◆ Lignes d'entrée
__________
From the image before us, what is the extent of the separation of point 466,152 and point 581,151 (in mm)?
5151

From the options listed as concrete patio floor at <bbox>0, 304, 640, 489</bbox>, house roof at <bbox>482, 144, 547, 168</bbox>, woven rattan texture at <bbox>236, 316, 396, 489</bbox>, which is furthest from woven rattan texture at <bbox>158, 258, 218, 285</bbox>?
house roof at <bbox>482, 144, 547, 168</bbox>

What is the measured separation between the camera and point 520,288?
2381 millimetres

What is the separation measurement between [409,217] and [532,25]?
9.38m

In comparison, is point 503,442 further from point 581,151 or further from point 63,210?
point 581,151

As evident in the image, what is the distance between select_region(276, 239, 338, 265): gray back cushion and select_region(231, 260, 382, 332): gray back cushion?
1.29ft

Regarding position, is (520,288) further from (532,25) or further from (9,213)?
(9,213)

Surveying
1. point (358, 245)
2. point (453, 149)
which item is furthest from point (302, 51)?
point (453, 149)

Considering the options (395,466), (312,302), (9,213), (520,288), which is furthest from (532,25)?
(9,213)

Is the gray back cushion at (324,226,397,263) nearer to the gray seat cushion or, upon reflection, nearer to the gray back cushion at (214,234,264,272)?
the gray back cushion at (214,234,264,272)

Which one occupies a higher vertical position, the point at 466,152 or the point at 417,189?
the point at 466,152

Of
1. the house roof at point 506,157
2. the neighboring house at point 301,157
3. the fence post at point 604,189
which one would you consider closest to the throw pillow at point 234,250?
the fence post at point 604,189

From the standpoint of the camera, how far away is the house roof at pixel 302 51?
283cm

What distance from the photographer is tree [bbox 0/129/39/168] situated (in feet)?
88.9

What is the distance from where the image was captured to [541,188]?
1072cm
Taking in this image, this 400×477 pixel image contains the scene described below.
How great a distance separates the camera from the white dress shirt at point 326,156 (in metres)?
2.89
__________
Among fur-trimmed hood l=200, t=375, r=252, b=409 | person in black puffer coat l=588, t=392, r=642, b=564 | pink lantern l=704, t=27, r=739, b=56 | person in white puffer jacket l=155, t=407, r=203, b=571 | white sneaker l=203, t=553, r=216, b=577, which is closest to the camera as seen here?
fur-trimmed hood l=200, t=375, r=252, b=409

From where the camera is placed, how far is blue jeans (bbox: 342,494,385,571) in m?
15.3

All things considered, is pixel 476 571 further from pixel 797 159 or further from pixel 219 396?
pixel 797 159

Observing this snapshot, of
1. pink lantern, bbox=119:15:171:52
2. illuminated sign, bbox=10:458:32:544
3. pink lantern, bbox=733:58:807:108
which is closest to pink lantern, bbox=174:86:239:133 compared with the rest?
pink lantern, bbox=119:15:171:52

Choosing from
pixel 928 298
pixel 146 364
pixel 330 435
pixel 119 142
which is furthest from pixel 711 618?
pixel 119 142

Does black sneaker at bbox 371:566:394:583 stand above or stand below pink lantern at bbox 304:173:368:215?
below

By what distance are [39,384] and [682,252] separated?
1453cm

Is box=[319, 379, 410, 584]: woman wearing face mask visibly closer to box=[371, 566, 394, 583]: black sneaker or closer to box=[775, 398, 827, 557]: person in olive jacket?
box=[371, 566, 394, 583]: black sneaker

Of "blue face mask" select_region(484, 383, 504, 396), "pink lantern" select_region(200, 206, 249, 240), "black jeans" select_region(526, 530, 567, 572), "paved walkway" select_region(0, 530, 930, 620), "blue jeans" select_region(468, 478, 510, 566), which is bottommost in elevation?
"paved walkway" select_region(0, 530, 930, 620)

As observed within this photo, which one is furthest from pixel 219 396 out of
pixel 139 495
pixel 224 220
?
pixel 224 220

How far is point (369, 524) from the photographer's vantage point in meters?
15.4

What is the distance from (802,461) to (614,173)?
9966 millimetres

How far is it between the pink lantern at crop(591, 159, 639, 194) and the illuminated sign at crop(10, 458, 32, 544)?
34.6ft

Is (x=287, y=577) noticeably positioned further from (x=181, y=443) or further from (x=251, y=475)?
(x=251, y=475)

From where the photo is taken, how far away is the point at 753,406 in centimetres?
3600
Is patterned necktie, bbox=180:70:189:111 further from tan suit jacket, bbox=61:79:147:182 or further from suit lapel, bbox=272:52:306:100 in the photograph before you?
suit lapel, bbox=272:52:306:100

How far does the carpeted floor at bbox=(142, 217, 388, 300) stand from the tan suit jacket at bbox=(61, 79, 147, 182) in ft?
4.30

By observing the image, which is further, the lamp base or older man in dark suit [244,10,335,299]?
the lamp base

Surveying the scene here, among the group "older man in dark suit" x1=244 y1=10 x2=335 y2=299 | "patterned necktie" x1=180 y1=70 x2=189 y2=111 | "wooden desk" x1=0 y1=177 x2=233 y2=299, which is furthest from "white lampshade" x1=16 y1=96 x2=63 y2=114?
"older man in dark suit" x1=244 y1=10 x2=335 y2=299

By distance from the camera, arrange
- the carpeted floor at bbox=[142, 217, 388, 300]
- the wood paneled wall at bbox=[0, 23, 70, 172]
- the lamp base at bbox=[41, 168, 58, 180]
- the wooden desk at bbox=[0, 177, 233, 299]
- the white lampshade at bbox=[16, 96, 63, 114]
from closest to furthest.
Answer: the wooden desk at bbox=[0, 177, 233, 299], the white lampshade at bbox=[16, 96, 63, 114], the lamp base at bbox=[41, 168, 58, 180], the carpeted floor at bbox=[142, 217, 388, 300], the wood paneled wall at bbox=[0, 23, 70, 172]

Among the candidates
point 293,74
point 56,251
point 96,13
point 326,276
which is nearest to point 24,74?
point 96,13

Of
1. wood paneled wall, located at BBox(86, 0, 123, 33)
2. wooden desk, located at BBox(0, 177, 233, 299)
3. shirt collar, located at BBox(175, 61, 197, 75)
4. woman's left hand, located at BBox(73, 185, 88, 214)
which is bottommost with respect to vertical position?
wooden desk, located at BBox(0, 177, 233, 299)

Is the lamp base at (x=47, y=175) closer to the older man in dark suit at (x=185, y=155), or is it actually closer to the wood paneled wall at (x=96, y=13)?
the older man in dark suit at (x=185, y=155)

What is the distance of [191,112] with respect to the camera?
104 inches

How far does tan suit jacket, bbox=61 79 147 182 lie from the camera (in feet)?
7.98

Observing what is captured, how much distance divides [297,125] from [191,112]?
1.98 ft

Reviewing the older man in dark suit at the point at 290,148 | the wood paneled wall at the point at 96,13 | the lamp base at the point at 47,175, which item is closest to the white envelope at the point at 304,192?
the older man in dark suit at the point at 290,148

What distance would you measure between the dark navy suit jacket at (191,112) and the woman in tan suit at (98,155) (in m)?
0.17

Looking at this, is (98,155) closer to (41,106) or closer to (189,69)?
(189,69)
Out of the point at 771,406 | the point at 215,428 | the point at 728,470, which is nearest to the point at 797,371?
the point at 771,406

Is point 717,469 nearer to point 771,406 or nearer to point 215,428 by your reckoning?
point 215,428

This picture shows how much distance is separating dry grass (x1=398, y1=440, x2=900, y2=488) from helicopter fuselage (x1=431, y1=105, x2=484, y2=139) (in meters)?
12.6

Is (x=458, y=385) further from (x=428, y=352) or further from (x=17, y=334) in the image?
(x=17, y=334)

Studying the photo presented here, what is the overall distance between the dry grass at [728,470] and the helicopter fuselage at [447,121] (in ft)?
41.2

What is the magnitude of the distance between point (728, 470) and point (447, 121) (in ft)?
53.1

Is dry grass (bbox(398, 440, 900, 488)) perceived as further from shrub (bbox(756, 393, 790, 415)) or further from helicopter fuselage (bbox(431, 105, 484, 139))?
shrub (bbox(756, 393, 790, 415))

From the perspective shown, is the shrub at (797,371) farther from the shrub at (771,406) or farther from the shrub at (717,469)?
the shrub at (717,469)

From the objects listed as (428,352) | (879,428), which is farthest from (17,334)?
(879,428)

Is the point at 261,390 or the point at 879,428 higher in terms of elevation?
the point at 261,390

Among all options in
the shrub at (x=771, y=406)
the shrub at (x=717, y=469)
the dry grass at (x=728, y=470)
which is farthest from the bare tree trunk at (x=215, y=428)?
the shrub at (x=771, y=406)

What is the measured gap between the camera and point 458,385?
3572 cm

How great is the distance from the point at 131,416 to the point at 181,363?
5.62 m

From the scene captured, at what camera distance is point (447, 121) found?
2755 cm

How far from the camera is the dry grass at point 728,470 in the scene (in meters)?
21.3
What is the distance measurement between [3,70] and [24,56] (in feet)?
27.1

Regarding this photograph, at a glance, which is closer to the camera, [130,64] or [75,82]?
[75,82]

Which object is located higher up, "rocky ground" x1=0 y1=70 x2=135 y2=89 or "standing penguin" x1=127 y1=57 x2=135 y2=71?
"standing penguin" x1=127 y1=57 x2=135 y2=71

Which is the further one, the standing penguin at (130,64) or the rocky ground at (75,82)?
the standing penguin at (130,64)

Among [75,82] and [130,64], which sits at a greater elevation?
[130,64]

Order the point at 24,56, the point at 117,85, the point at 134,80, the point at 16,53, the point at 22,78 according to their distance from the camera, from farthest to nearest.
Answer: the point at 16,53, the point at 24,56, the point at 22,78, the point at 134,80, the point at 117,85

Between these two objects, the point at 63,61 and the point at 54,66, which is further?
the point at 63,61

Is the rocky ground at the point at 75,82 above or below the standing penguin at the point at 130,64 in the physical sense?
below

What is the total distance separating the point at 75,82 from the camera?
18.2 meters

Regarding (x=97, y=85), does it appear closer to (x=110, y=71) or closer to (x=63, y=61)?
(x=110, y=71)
__________
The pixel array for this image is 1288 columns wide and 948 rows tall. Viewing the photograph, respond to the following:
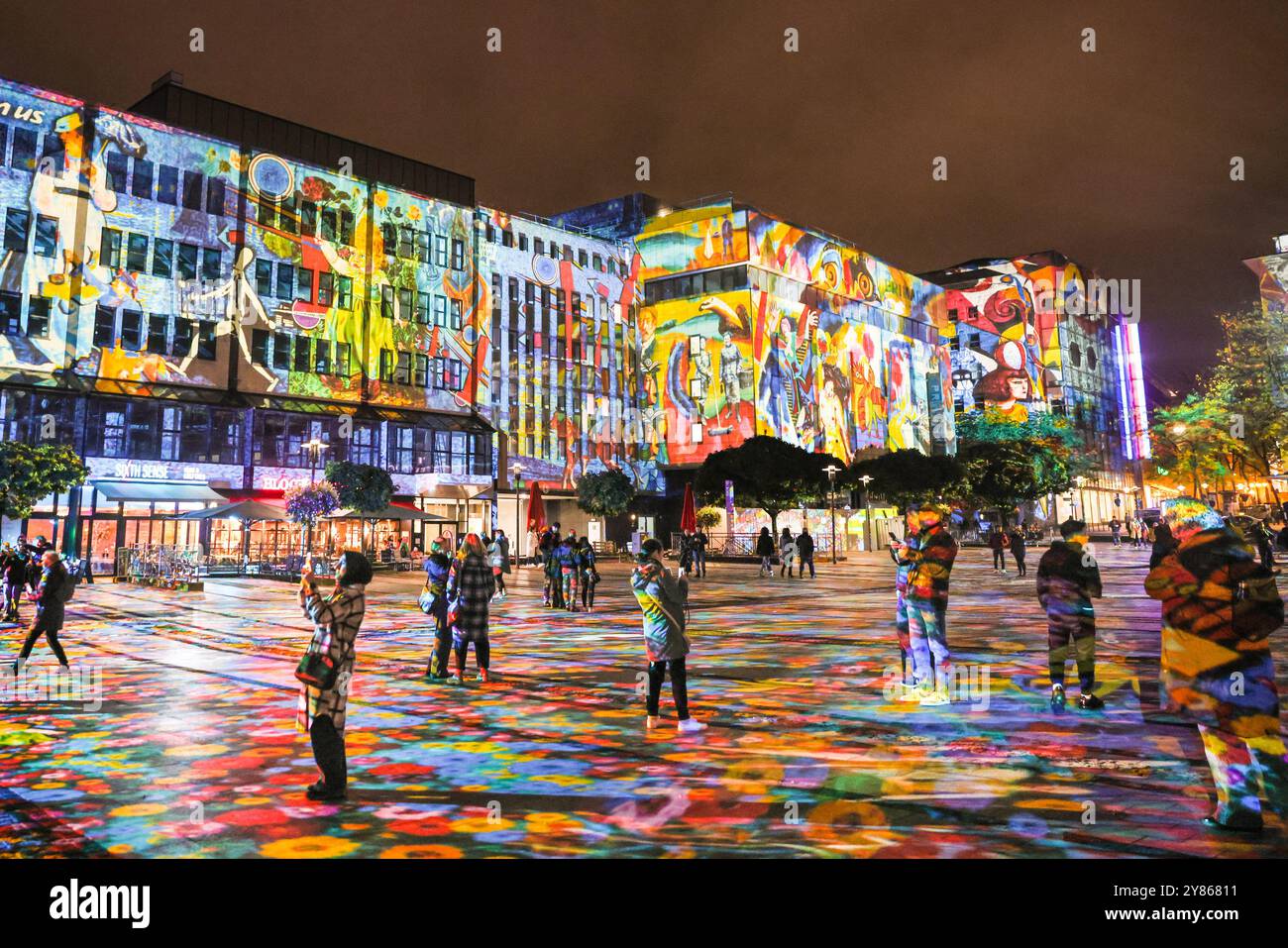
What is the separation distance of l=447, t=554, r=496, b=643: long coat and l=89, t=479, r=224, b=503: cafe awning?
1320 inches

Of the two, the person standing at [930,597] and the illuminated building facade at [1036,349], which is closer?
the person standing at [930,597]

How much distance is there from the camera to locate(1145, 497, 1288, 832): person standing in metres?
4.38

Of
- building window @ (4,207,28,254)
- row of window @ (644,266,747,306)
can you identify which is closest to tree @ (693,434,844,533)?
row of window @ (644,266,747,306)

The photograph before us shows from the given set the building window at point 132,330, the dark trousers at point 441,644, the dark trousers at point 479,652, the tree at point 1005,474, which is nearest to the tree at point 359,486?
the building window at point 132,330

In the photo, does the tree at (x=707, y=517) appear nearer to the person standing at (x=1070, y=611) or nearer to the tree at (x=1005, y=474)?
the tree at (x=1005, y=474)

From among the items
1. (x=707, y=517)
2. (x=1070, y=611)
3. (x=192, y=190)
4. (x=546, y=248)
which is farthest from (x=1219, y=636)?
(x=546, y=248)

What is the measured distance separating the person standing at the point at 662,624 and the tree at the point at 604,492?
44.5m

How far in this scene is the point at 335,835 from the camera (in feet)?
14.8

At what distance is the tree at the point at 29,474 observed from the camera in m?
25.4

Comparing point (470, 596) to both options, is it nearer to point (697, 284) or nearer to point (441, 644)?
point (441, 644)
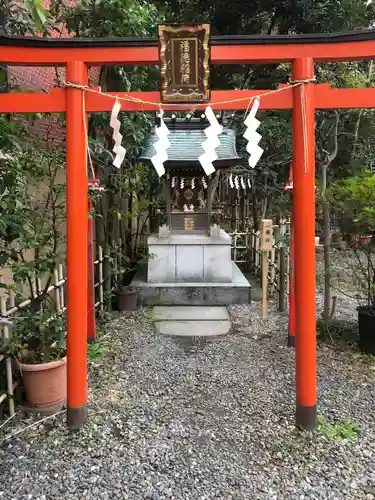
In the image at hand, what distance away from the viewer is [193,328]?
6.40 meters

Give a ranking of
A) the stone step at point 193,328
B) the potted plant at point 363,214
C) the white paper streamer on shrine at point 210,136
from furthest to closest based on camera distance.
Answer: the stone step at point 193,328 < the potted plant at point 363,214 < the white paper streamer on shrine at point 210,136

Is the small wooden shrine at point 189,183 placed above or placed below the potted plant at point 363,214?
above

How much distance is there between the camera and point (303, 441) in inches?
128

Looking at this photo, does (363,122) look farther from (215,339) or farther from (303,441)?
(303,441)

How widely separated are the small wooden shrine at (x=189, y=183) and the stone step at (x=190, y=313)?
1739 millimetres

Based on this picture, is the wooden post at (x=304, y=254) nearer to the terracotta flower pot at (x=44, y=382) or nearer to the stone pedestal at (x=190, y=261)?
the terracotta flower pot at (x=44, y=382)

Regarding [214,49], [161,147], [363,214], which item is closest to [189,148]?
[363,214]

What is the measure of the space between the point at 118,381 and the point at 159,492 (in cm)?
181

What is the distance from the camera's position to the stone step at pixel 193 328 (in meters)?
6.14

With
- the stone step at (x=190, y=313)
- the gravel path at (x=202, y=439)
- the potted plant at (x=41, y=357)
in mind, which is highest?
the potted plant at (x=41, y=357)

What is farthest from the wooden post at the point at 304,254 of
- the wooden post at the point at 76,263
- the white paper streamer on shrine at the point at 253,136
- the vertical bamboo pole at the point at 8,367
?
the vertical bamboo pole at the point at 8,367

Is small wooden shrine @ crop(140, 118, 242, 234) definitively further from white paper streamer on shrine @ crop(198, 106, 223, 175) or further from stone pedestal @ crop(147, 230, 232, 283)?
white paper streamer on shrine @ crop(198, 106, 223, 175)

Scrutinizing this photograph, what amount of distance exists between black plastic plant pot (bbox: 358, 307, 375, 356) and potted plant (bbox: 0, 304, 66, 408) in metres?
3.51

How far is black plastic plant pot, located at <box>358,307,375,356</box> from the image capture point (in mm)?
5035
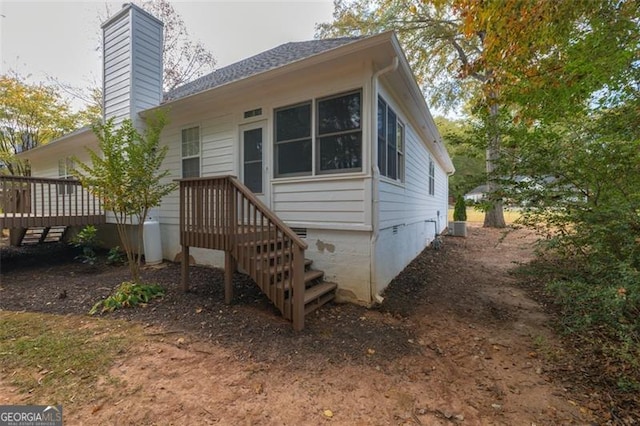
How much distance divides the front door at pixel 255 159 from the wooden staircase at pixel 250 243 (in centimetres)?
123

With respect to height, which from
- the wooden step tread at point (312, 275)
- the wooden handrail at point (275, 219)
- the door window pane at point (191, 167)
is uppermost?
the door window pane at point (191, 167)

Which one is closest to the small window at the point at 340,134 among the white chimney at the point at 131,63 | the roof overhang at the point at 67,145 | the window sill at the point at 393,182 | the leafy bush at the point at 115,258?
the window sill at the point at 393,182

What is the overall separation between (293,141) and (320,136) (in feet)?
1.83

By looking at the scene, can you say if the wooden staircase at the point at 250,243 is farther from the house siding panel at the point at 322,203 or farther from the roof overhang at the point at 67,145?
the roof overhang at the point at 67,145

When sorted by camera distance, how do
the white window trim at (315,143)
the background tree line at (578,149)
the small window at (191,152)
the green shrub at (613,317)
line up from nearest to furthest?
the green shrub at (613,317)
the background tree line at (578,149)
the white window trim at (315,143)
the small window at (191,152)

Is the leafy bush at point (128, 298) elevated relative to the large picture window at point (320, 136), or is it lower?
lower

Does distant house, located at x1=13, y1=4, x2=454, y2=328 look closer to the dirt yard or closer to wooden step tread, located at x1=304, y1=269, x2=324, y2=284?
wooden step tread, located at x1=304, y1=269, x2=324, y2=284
__________
◆ Exercice
Dénombrez les lignes des items ci-dessus qui contiennent la chaîne « door », en respectant la casse, et donnez uniquement ce nombre.

◆ Réponse
3